L362 Sliding Window Maximum

Given an array of n integer with duplicate number, and a moving window(size k), move the window at each iteration from the start of the array, find the maximum number inside the window at each moving.

Example

For array[1, 2, 7, 7, 8], moving window sizek = 3. return[7, 7, 8]

At first the window is at the start of the array like this

[|1, 2, 7| ,7, 8], return the maximum7;

then the window move one step forward.

[1, |2, 7 ,7|, 8], return the maximum7;

then the window move one step forward again.

[1, 2, |7, 7, 8|], return the maximum8;

o(n) time and O(k) memory

这题用了dequeue。这里删除的时候（removeBefore函数）得注意，要从后往前删，不然的话，下标就会出错，然后漏掉该删的数。

┄┄┄┄┄┄

- 任务目标 -
请修改这段关于滑动窗口最大值的原文。重新写出从含有“L362 Sliding Window”的词句开始、到“at each moving.”结束的部分，并把其中的“moving window”换成“sliding window”。 所附材料与这段原文并无关联。

- 提供材料 -
┄┄┄┄┄┄

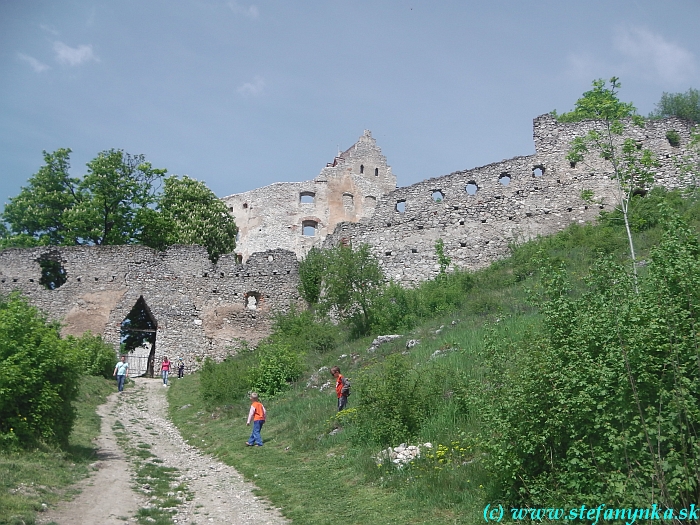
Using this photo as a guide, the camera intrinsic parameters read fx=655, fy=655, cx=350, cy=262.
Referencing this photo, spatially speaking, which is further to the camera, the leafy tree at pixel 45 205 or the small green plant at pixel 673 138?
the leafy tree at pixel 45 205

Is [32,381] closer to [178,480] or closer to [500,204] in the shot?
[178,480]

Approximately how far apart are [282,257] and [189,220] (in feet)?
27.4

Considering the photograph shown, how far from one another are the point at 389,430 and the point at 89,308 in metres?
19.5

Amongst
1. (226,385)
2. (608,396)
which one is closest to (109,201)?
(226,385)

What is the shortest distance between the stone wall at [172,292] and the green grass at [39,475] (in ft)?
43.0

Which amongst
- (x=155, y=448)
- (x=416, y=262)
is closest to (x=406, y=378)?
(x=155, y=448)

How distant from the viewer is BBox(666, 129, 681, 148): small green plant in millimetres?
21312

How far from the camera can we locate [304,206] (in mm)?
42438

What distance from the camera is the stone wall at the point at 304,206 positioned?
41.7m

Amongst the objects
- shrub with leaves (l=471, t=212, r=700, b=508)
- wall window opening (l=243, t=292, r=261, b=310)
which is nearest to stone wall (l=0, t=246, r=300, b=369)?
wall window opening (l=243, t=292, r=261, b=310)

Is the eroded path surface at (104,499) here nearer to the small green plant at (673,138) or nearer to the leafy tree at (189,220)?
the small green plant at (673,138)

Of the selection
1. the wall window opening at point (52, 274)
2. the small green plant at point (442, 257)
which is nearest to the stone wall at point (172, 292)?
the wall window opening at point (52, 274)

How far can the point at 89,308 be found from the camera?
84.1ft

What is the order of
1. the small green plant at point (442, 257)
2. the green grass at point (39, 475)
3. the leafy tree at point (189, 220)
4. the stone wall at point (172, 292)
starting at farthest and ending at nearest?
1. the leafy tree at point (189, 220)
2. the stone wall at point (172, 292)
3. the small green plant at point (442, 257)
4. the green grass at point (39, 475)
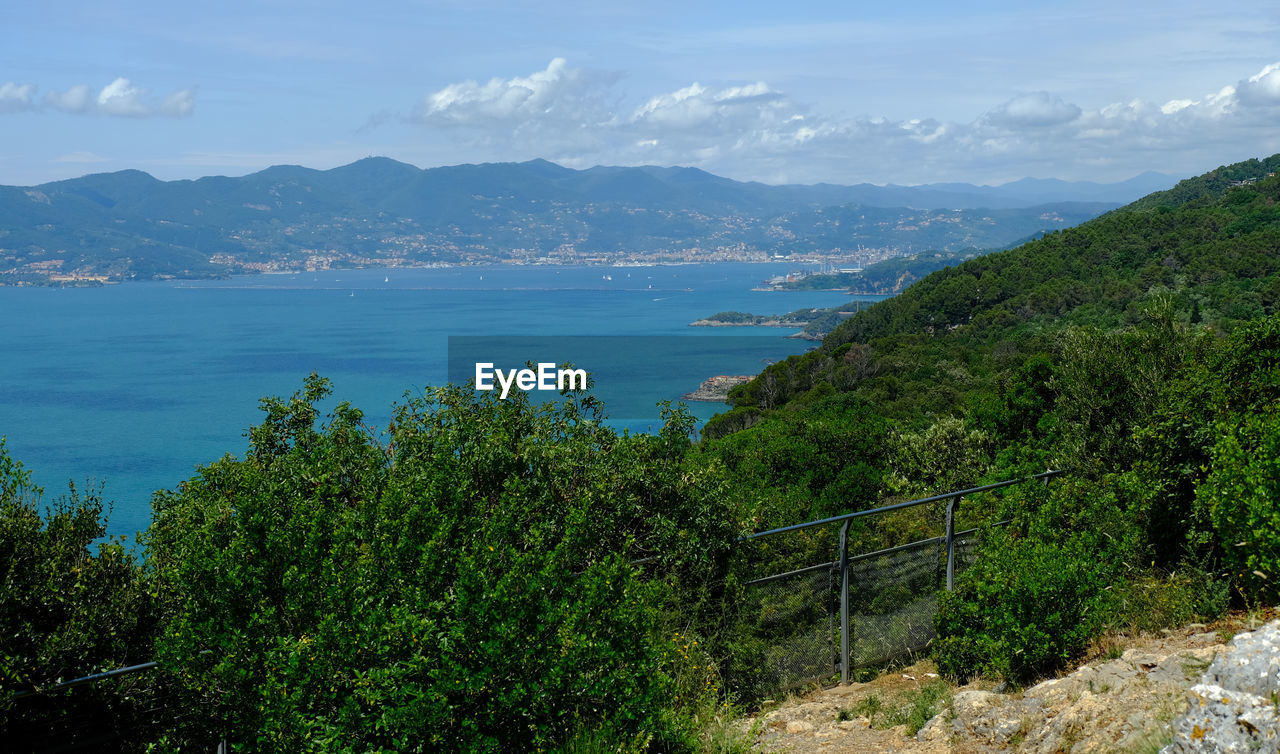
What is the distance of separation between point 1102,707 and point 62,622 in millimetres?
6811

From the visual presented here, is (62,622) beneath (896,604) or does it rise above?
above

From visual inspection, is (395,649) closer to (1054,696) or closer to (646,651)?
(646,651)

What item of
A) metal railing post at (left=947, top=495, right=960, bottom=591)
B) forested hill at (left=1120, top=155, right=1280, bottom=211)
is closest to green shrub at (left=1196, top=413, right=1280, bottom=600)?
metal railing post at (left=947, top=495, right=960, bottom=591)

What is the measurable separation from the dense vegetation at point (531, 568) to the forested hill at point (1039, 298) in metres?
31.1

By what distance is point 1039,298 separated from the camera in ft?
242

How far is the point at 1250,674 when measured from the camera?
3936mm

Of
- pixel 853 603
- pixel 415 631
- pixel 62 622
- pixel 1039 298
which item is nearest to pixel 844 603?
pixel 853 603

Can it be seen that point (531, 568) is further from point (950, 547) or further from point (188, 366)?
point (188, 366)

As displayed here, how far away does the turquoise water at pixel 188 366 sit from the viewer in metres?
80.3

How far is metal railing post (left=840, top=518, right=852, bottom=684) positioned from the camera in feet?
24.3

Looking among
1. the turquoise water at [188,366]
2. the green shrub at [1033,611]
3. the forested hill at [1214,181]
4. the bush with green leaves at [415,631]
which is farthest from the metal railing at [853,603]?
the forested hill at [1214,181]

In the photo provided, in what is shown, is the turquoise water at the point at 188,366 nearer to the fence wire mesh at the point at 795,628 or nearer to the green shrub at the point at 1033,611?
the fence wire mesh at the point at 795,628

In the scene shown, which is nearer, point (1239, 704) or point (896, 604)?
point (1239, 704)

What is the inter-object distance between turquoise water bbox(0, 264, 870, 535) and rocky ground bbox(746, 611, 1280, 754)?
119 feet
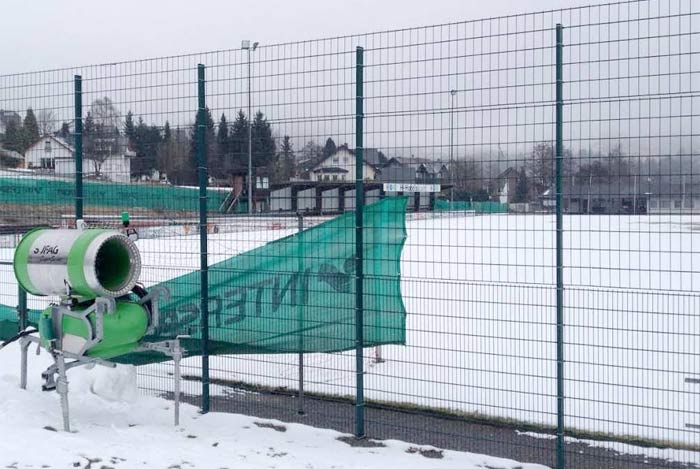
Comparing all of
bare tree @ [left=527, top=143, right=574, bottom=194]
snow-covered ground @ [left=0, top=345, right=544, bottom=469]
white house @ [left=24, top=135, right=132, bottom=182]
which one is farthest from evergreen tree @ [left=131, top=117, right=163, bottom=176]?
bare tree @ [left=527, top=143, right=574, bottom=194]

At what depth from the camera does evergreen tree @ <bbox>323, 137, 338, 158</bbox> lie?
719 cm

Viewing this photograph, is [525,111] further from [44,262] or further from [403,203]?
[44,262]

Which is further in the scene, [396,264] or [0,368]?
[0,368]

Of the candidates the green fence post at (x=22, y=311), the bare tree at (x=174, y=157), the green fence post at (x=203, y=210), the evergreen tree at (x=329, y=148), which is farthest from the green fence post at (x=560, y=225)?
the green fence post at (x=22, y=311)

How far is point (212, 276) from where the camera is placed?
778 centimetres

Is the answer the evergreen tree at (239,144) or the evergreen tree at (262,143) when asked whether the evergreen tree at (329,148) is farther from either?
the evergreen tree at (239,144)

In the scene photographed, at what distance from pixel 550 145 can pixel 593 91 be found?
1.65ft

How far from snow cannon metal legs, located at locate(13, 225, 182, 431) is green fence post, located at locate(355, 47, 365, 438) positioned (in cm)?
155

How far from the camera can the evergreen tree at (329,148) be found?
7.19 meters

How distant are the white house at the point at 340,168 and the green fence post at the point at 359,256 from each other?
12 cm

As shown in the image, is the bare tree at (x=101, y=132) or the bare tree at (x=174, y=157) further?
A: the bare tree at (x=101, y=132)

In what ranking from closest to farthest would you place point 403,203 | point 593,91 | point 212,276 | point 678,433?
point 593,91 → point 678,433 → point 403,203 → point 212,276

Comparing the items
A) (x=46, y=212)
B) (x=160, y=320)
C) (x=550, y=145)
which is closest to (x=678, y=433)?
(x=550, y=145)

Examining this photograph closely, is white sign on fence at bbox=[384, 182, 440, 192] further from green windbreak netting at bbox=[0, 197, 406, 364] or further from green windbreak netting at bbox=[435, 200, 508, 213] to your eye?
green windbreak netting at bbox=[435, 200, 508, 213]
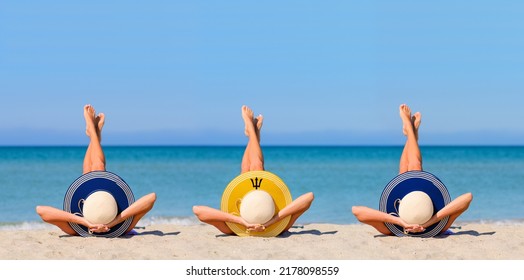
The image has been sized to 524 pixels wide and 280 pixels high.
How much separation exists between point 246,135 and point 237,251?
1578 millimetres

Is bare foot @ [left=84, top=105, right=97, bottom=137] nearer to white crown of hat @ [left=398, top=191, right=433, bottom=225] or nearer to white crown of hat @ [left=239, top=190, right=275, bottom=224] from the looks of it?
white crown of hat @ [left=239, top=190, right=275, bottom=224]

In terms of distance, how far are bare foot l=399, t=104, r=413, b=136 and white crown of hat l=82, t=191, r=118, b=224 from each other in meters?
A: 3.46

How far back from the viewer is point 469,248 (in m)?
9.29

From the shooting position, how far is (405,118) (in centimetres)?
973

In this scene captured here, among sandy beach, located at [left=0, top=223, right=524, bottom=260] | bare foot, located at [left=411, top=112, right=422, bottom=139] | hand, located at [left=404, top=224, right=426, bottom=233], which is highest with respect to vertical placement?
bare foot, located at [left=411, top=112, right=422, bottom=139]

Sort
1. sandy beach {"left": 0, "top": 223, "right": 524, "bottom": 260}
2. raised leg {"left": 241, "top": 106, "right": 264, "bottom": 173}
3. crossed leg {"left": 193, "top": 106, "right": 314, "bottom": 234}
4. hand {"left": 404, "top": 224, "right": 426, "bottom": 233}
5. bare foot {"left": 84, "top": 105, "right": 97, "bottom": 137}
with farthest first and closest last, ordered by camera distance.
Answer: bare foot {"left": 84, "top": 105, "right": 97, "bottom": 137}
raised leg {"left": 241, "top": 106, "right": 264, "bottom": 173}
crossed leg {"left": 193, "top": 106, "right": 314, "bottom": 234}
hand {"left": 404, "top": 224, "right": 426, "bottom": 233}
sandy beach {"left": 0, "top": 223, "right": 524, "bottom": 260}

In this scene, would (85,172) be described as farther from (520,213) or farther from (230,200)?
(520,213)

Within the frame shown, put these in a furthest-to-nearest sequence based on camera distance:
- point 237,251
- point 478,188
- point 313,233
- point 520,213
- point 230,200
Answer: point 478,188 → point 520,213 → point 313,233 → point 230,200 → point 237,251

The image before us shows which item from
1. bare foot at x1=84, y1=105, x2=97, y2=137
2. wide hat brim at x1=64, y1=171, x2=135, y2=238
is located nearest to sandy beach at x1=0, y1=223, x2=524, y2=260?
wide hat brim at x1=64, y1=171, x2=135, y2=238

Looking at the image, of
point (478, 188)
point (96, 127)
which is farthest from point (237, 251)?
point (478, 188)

┄┄┄┄┄┄

- 本题结果 -
L362 Sliding Window Maximum

Given an array of n integer with duplicate number, and a sliding window(size k), move the window at each iteration from the start of the array, find the maximum number inside the window at each moving.